Driverless cars and trucks essentially carry the same purpose. However, there’s something different about the prospect of lorries embracing our roads freely. They bring a whole host of implications, as this not only impacts commercial procedures; it also harbours a certain amount of uncertainty amongst those that currently sit behind the wheel.
Uber recently trialled their driverless truck “OTTO” out on the highways to see whether it’s first delivery, a crate of beer, would be a success. Whilst the package may not seem particularly glamorous in the eyes of some, the positive outcome of this feat is a defining moment in the world of transportation. A large amount of anticipation has been built up surrounding the development of autonomous cars but it is speculated that the presence of self-driving trucks could actually be seen on our roads a lot sooner than cars. This is because within urban environments like Manchester cars are greeted with the hustle and bustle of the everyday commute as well as being required to work in harmony with other forms of transportation and of course pedestrians. Whereas, this isn’t a major obstacle for these vehicles to face on a highway.

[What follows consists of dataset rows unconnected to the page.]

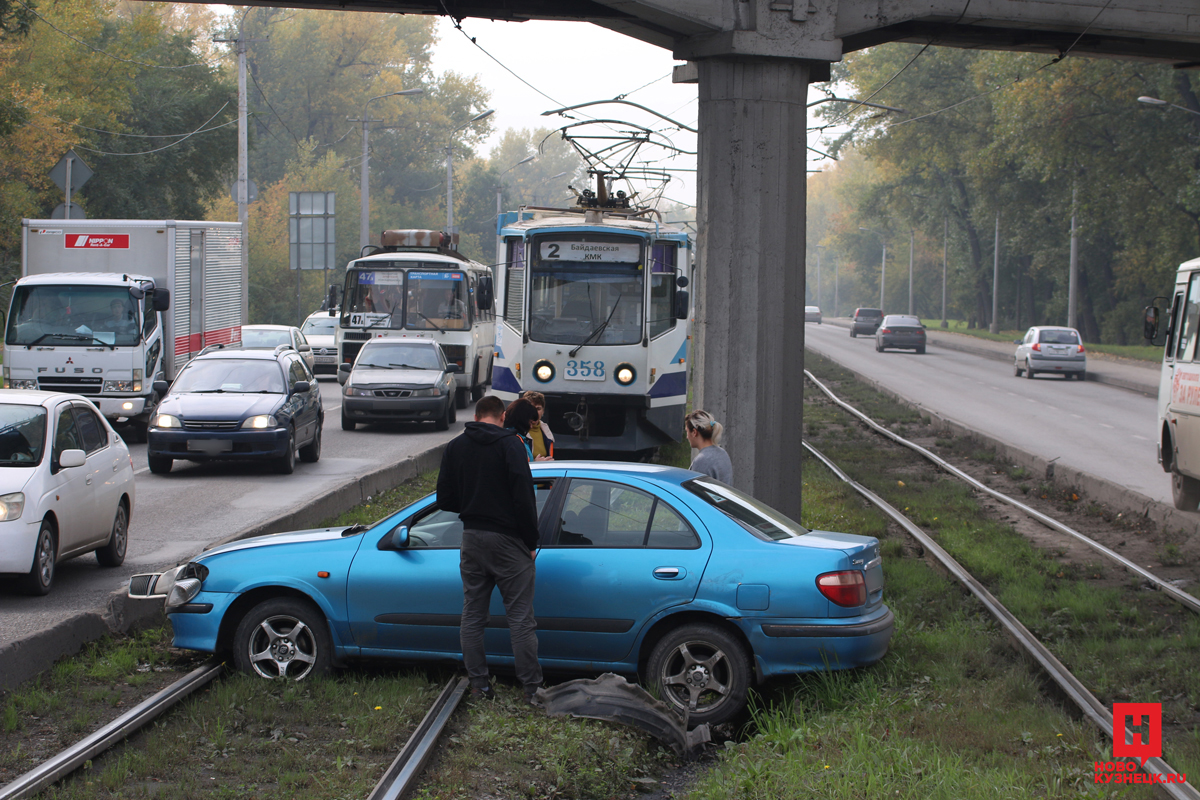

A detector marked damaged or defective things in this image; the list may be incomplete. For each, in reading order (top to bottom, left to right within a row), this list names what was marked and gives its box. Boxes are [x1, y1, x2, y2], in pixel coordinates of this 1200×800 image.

detached black tire [147, 455, 172, 474]
detached black tire [297, 419, 321, 462]
detached black tire [1171, 472, 1200, 510]
detached black tire [21, 520, 55, 594]
detached black tire [96, 503, 129, 566]
detached black tire [232, 597, 333, 681]
detached black tire [648, 623, 748, 729]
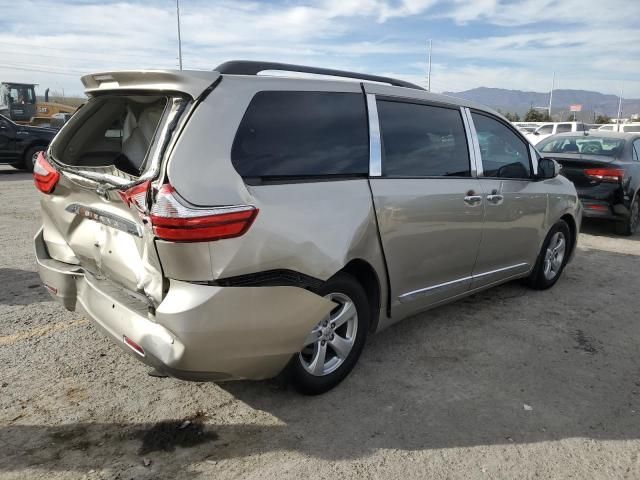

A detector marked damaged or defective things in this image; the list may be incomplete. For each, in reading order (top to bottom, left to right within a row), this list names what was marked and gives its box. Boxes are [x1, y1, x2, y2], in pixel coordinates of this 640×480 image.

Currently, smoothing out the groundwork of these vehicles is a priority but evidence of them becoming a permanent member of our roads is yet to be seen. The triumph of these plans all relies on whether they can mimic or predict human behaviour to avoid any accidents throwing a spanner in the works. The experiment conducted by Uber wasn’t left completely unescorted. In fact, the test needed a human chaperone to accompany the truck throughout its journey. For safety reasons, a human driver was present so that they could take control should things not go to plan. Just like autonomous cars, the welcome that the driverless trucks have been welcomed with can only be described as lukewarm, at best. Many of us like to see a friendly face deliver our orders and it is this that is something these trucks cannot replicate.
What do you think of driverless vehicles? Are they a good addition to a couriering workforce or the total opposite?